Het aantal mijnmeldingen van 2005 tot 2017.

De marine geeft zich niet over als Nederland in mei 1940 capituleert, maar wijkt uit naar Engeland. Daar wordt de hele Nederlandse visserijvloot geconfisqueerd. Roetering: "De ene helft gaat vissen om Engeland van voedsel te voorzien, de andere helft van de boten bouwen ze om tot mijnenvegers; de bemanningen worden gemilitariseerd." De vissers worden dus militair en blijven daardoor jarenlang verstoken van contact met het thuisfront. "Ze krijgen een uniform en een rang, soms een veel te hoge. Hun visruim wordt omgebouwd tot slaapverblijf."

Verliezen

Er wordt veel van vissers verwacht, terwijl ze hun leven in de waagschaal leggen. De schepen lopen altijd het risico op een mijn te lopen of getorpedeerd te worden. "De grootste klus is de baai van Milford Haven, aan de westkust bij Wales. Daar komen de grote Atlantische konvooien uit Amerika aan en moet een veilige doorvaart gegarandeerd zijn. Maar nagenoeg elke nacht leggen Duitse vliegtuigen nieuwe mijnen." In 1941 loopt Hr.Ms. Caroline recht op een mijn en verliest de hele bemanning.

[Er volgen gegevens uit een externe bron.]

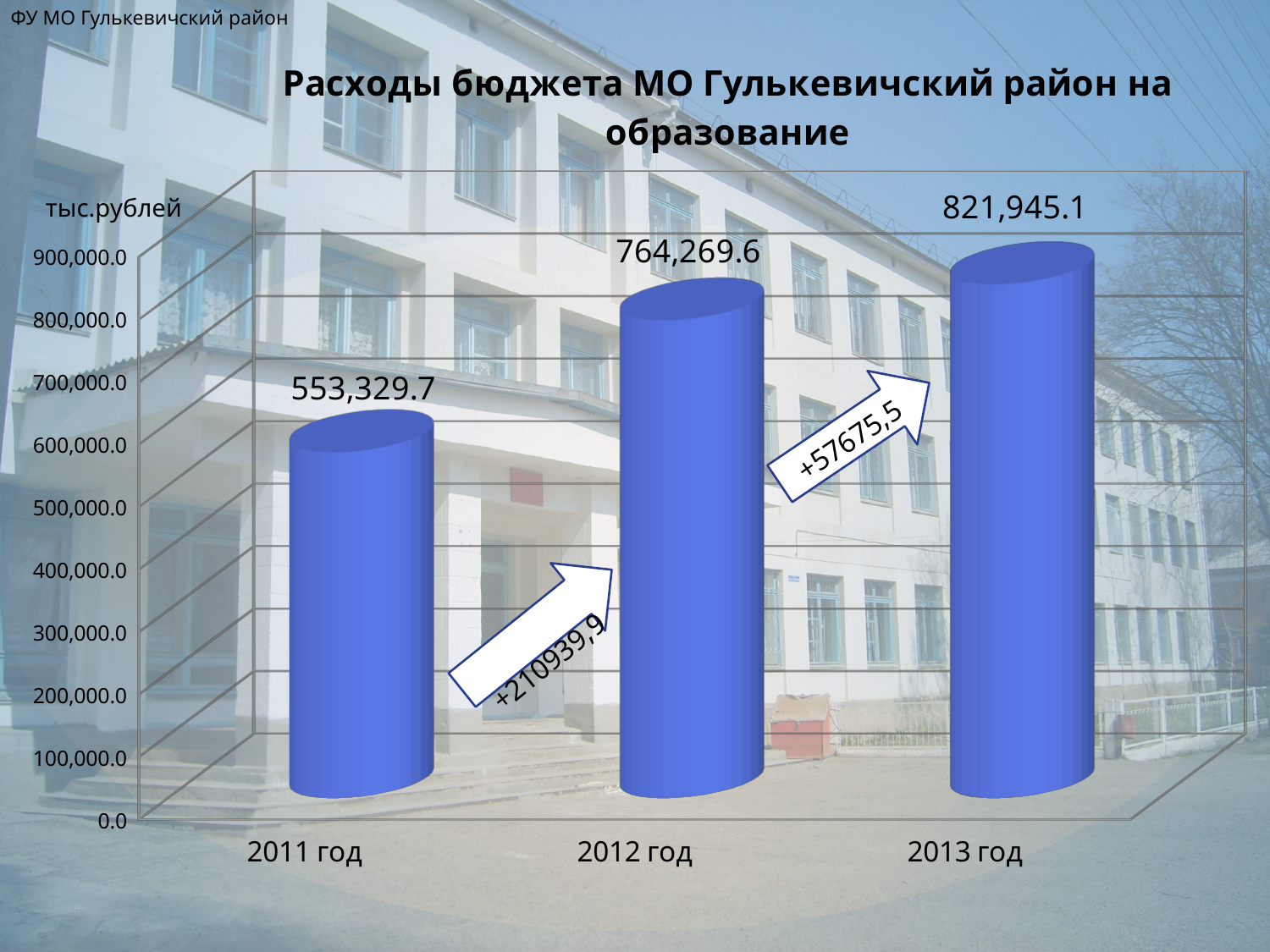
What kind of chart is shown on the slide? bar chart What is the value for 2013 год? 821,945.1 How many years are shown on the chart? 3 What is the difference between the values for 2013 год and 2012 год? 57,675.5 Is the value for 2011 год greater or less than 600,000.0? less Which is larger, the value for 2012 год or the value for 2013 год? 2013 год Which year has the lowest value? 2011 год Which year has the highest value? 2013 год What is the value for 2011 год? 553,329.7 What is the value for 2012 год? 764,269.6 What is the difference between the values for 2012 год and 2011 год? 210,939.9 Do the values rise or fall from 2011 год to 2013 год? rise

Matroos Leendert Taal, de enige overlevende van Hr.Ms. Marken, die in 1944 op een mijn liep.

Aan de oostkust, bij de Thames, wordt in 1944 mijnenveger Hr.Ms. Marken tot zinken gebracht door een akoestische zeemijn. "22 mijnen maakt de bemanning die dag onschadelijk, maar de laatste kost 16 man wel het leven. Slechts 1 opvarende overleeft het drama: matroos Leendert Taal."

Bij thuiskomst, na de oorlog, krijgen de vrijwillige hulptroepen een slechte behandeling door hun tijdelijke werkgever, weet Roetering. "Er kan geen bedankje af bij de marine, die zelfs hun uitgekeerde voorschotten wil terugvorderen."

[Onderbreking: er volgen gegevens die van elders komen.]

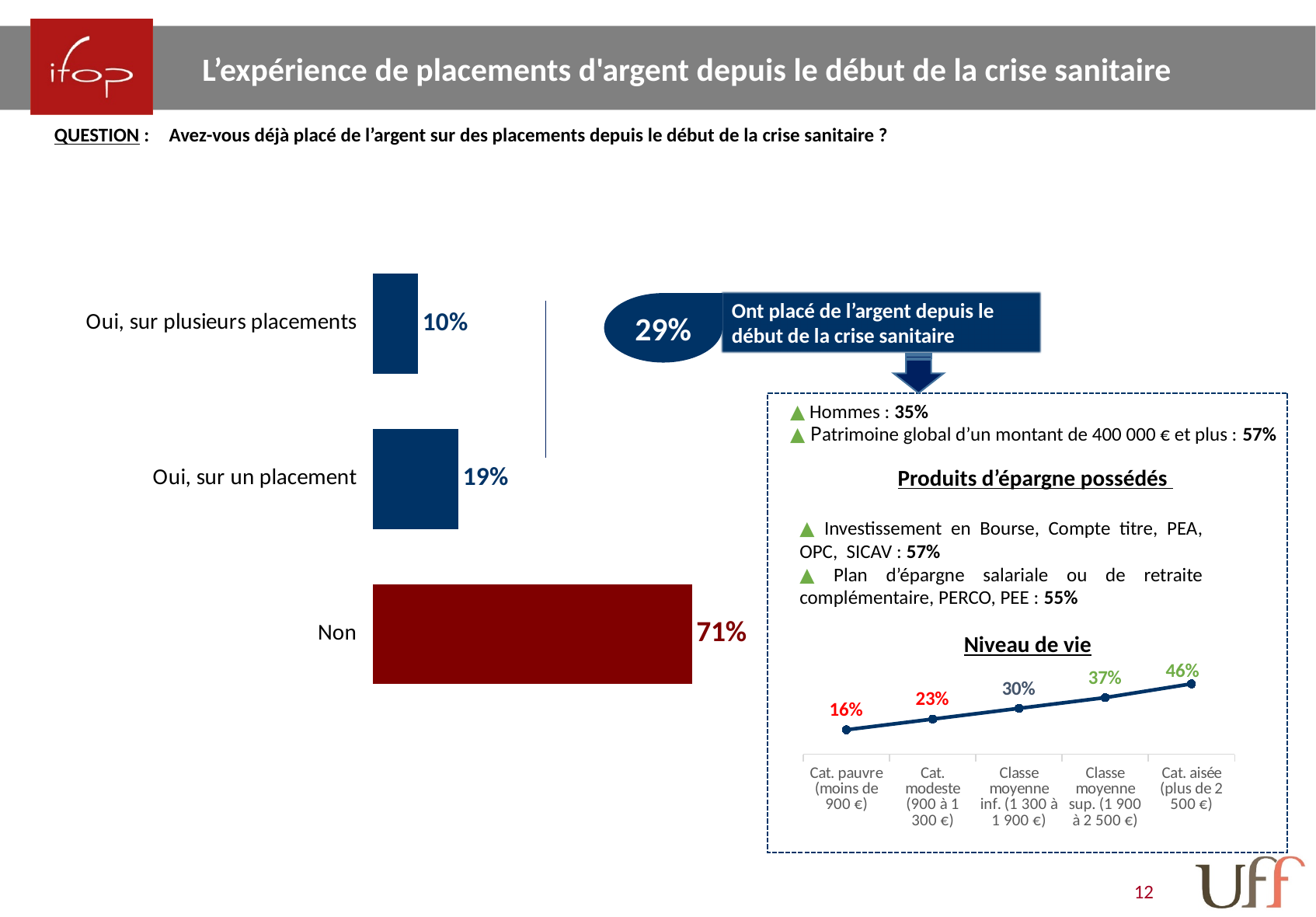
In the bar chart on the left, how many categories are shown? 3 In the bar chart on the left, what is the value for "Non"? 71% In the bar chart on the left, which category has the lowest value? Oui, sur plusieurs placements In the "Niveau de vie" chart, what is the difference between "Cat. aisée (plus de 2 500 €)" and "Cat. pauvre (moins de 900 €)"? 30% In the "Niveau de vie" chart, which category has the highest value? Cat. aisée (plus de 2 500 €) In the "Niveau de vie" chart, what is the value for "Classe moyenne inf. (1 300 à 1 900 €)"? 30% In the "Niveau de vie" chart, what is the value for "Cat. aisée (plus de 2 500 €)"? 46% In the bar chart on the left, what is the difference between "Non" and "Oui, sur un placement"? 52% What kind of chart is the chart on the left of the slide? Bar chart In the "Niveau de vie" chart, do the values rise or fall from left to right along the x axis? Rise In the bar chart on the left, what is the value for "Oui, sur un placement"? 19% What kind of chart is the "Niveau de vie" chart? Line chart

De bemanning op 1 van de gevorderde vissersboten bij Engeland.
Hr.Ms. Hercules bergt een torpedo in 1952 bij Hoek van Holland.

Opdracht uitgevoerd

In de jaren na de oorlog moet de scheepvaart nog binnen geveegde zeestraten van zo'n 1.000 meter breed varen, omdat de Noordzee vol ligt. Roetering pakt een tekst van de Alle Hens uit 1952 erbij: 'Na ruim 6 jaar van gestadig en eentonig vegen kan deze maand te bestemder plaatse het boodschapje worden afgegeven: de opdracht is uitgevoerd!' "Toen pas werden onze kusten en kustwateren veilig bevonden.”

Hr.Ms. Marsdiep ruimt vanaf 1943 mijnen bij Engeland. Na de oorlog bleef het schip tot 1956 mijnen ruimen in voornamelijk de Nederlandse binnenwateren. Foto links is uit 1947, rechts uit 1948.
Op een mijn bij het Friese Anjum staan ter nagedachtenis namen van gesneuvelde mijnenruimers.

Miscommunicatie

In zijn achtertuin in Den Helder - een kwartiertje fietsen van de Marinehaven - blikt Roetering terug op zijn carrière en zijn daaropvolgende uit de hand gelopen hobby, zoals hij het zelf omschrijft. "Ik vind het heel leuk om dingen uit te zoeken en heb een goed geheugen. Dus ik word regelmatig gebeld om vragen te beantwoorden van mensen die bijvoorbeeld onderzoek doen naar hun overleden oom of opa die bij de Mijnendienst diende. Want veel jonge mensen sneuvelden tijdens het gevaarlijke werk."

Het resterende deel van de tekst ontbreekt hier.